Guerra del petrolio, BCE debole, crollano le borse


Ma come? Il presidente della Bce dà il via all'acquisto di titoli spazzatura (Abs, titoli di stato greci e ciprioti, ecc.) per ripulire un po' i mercati e regalare soldi alle banche criminali, e le borse crollano?

Milano ha perso quasi il 4%, le altre piazze europee un po' meno, ma comunque tanto (Francoforte -2, Parigi quasi -3, solo New York e poi Tokyo restano indifferenti). Cos'è successo?

Conviene guardare fuori dalla reggia di Capodimonte – dove la Bce si è riunita ieri, accolta da una contestazione per molti versi entusiasmante – per provare a capire qualcosa. L'Europa, come zona economicamente rilevante, integrata, governata “saggiamente”, è in questi giorni tornata al centro dello scetticismo generale dei mercati. Colpa contemporaneamente dell'ottusità (e dell'egoismo) germanico e dello strappo francese, che ha deciso di non rispettare il vincolo del 3% nel rapporto deficit/Pil, denunciando il surplus tedesco come causa altrettanto importante degli squilibri continentali. O anche l'Italia renziana, che dice di voler rispettare quel vincolo ma di non poter onorare le scadenze temporali del Fiscal Compact nella riduzione del debito (oltre 50 miliardi l'anno, per venti anni), perché trascinerebbe questo paese – e tutta l'Europa – in una recessione senza fine. Aggiungiamoci la stagnazione generale, la deflazioni aperta in diversi paesi, il crollo anche delle aspettative sull'economia tedesca, e il quadro comincia a esser chiaro.

La diffidenza verso l'Unione Europea e l'"efficienza" delle sue modalità di funzionamento – dal punto di vista puramente capitalistico – è così tornata ai livelli di tre anni fa, quando pochi avrebbero scommesso sulla permanenza dell'euro (quindi anche dell'Unione), e solo la sortita di Draghi (“whatever it takes”, ovvero la Bce come vero prestatore di ultima istanza, al pari della Federal Reserve) aveva arrestato il treno avviato verso il dirupo.

- - -

• [Compito assegnato 1] Ricopia fedelmente dall'articolo sul crollo delle borse il brano che si apre con le parole contenenti "Guerra del petrolio, BCE" e si chiude con "indifferenti). Cos'è successo?".
• [Compito assegnato 2] Prosegui l'articolo sul crollo delle borse a partire dalla sua ultima frase.

- - -

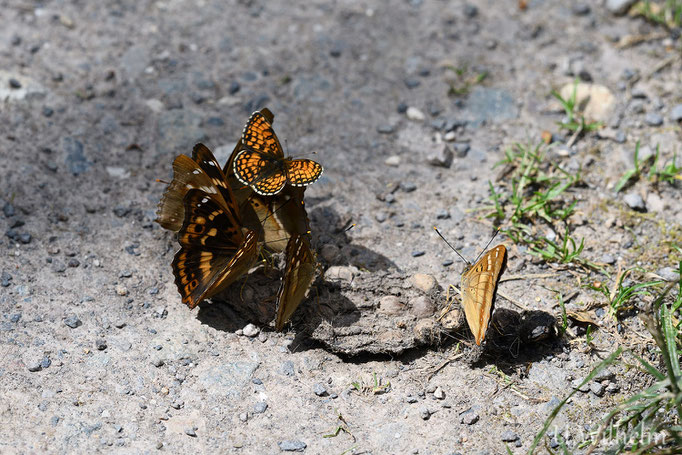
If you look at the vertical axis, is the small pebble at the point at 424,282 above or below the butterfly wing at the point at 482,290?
below

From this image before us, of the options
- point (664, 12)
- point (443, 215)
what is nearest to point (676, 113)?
point (664, 12)

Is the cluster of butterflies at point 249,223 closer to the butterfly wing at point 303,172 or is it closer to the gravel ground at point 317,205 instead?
the butterfly wing at point 303,172

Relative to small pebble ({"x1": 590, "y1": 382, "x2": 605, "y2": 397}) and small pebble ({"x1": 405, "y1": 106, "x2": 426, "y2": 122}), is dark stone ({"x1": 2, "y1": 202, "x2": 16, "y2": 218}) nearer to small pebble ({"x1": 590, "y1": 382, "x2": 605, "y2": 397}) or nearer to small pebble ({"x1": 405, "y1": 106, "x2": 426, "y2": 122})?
small pebble ({"x1": 405, "y1": 106, "x2": 426, "y2": 122})

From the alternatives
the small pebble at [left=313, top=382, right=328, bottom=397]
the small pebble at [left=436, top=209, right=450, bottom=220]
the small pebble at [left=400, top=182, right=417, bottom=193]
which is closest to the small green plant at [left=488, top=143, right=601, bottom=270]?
the small pebble at [left=436, top=209, right=450, bottom=220]

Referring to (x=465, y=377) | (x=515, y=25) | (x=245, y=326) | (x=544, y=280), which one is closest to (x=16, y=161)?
(x=245, y=326)

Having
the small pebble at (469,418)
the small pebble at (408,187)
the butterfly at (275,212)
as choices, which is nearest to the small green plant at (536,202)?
the small pebble at (408,187)

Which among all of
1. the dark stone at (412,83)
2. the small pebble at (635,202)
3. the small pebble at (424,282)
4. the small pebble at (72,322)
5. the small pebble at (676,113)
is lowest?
the small pebble at (72,322)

- - -

• [Risposta scritta 1]
Guerra del petrolio, BCE debole, crollano le borse


Ma come? Il presidente della Bce dà il via all'acquisto di titoli spazzatura (Abs, titoli di stato greci e ciprioti, ecc.) per ripulire un po' i mercati e regalare soldi alle banche criminali, e le borse crollano?

Milano ha perso quasi il 4%, le altre piazze europee un po' meno, ma comunque tanto (Francoforte -2, Parigi quasi -3, solo New York e poi Tokyo restano indifferenti). Cos'è successo?

• [Risposta scritta 2]
Stavolta non ha funzionato neanche l'avvio – tra dieci giorni – del piano di acquisto dei titoli “junk”, con limite di spesa a 1.000 miliardi di euro (il 65% del Pil annuo dell'Italia, non proprio bruscolini). È l'eurozona in quanto tale a sembrare troppo fragile. I problemi sono più grandi.

Accolta da una minore rilevanza, almeno sui media italiani, ieri c'è stata un'altra decisione con ricadute globali sconvolgenti: l'Arabia Saudita ha riaperto la guerra dei prezzi del petrolio, esattamente come 30 anni fa, ma in una situazione del tutto diversa. Di fatto, ha tagliato i prezzi per le forniture immediate sui mercati asiatici, specialmente per le qualità di greggio più ricercate (il “light”, più facile da raffinare), trascinando così al ribasso i prezzi di tutte le altre qualità (Brent, Wti, Opec, ecc). Per la prima volta da diversi anni il prezzo del barile di riferimento (il Brent) è così sceso sotto i 90 dollari; che non sono pochi, ma molti meno dei 110-120 cui ci si era ormai abituati. Sulle piazze specializzate, e nei ministeri dei paesi produttori, si preparano gli scenari per studiare le contromosse in caso di crollo del prezzo fino ai 60 dollari al barile.

È la guerra, in una situazione di crisi globale, perché pochi produttori possono reggere a lungo un calo così drastico delle entrate petrolifere. Non può farlo la Russia, sotto pressione dell'Occidente (e molti avanzano l'ipotesi – più che probabile – che l'iniziativa saudita sia stata concertata con gli Stati Uniti). Tantomeno il Venezuela, altrettanto in difficoltà economica e sotto attacco imperialista da diversi anni. Per non parlare dei produttori africani. Ma non torna a vantaggio neanche delle multinazionali statunitensi, che vedono il rischio che il prezzo scenda al di sotto dei costi industriali dello shale gas, ultima risorsa trovata per restituire agli Usa una – molto temporanea – indipendenza energetica. E dire che in questi ultimi mesi gli Stati Uniti avevano ripreso, dopo 40 anni, a esportare greggio verso altri paesi (tra cui anche l'Italia), sia pure in quantità risibili: 400.000 barili al giorno, sugli oltre 90 milioni di consumo globale quotidiano.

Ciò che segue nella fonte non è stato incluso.